Entretanto, é exatamente em função desse sofrimento, e da busca incessante para encontrar caminhos de solução, que esse debate mais uma vez se coloca na ordem do dia.
Ninguém acaba com a seca. Ela é um fenômeno natural e normal da região semiárida. Portanto, essas matérias sensacionalistas que gostam de falar de “terra esturricada, mata morta, animais morrendo”, revelam ignorância a respeito da região. Ela é assim e assim será. Por isso, os índios já chamavam essa mata de “caatinga”, que quer dizer exatamente “mata branca”. Nada está morto, ao contrário, a caatinga hiberna, adormece para enfrentar um período sem chuva. Com as primeiras chuvas tudo volta à vida. Apenas o ser humano e os animais, trazidos de fora, não hibernam. Esses precisam comer e beber, enquanto a natureza se defenda por conta própria.
Mas, se a natureza não muda – a não ser por uma profunda mudança no clima global -, a infraestrutura para adequar o ser humano a essa realidade precisa ser mudada. Essa é a única saída inteligente. Costumamos repetir que os povos do gelo aprenderam a viver com o gelo, os povos do deserto aprenderam a viver no deserto, e que nós já deveríamos ter aprendido a conviver com o semiárido. Essa cultura inovadora está em construção, mas sofre resistências terríveis de quem aprendeu a ganhar poder e riqueza às custas da miséria do povo.

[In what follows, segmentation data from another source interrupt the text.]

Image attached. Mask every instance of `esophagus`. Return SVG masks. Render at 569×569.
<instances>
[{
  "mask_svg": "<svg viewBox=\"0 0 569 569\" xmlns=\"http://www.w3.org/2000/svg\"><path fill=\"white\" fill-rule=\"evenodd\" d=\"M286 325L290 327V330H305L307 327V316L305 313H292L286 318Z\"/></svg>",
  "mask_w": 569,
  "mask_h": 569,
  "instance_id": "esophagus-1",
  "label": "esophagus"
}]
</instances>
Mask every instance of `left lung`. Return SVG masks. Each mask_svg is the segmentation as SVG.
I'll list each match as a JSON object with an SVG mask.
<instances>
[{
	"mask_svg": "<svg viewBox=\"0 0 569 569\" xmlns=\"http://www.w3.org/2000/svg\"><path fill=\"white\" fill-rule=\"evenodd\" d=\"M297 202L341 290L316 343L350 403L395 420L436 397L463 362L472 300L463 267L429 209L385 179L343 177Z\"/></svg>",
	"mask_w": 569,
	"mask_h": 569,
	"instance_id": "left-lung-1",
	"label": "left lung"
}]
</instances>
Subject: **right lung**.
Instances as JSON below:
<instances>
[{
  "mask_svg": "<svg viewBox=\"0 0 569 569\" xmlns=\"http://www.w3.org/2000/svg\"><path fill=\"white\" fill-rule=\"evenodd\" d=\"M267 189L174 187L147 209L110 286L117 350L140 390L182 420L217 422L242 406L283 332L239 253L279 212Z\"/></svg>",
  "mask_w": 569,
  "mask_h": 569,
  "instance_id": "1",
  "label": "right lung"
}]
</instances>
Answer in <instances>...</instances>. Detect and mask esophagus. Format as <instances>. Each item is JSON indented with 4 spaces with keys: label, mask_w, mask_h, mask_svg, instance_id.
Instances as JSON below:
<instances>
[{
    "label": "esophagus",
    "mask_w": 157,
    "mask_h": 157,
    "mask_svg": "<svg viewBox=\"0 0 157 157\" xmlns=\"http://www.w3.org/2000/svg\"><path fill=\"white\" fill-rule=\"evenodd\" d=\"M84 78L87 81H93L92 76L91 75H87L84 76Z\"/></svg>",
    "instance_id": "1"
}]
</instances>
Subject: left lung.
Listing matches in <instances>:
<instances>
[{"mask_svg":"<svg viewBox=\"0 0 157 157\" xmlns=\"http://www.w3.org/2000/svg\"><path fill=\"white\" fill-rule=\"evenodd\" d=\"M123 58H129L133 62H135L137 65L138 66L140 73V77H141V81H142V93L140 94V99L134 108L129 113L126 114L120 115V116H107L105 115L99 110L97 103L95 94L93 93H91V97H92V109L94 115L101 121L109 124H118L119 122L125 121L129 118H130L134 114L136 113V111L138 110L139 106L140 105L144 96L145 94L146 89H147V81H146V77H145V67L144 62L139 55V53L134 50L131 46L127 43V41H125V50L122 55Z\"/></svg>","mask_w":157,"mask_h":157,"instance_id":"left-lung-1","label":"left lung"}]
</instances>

Para quem se lembra, o grande argumento governamental – de marketing – para bancar a transposição era a proposta de abastecer 12 milhões de pessoas com água potável. Para tal, cunhou-se a divisão do semiárido brasileiro entre “Nordeste Setentrional” e o resto do “Nordeste”. Assim, induzia os incautos a pensarem que o semiárido está restrito ao Ceará, Paraíba e Rio Grande do Norte. Ainda mais, governo e parte da mídia, por desconhecimento ou interesses escusos, afirmavam que a transposição iria levar água para o “semiárido”, desconhecendo totalmente a pertença da Bahia, Sergipe, Alagoas, Piauí, Maranhão e Norte de Minas ao mesmo semiárido.
Essa seca matou o argumento oficial. A seca começou em território baiano, onde qualquer estudante de geografia do Brasil, ensino primário ou médio, sabe que estão 40% do semiárido brasileiro. A transposição, mesmo que funcionasse ou venha funcionar um dia, aponta na direção exatamente contrária ao território baiano. Aponta para Paraíba, Ceará e Rio Grande do Norte.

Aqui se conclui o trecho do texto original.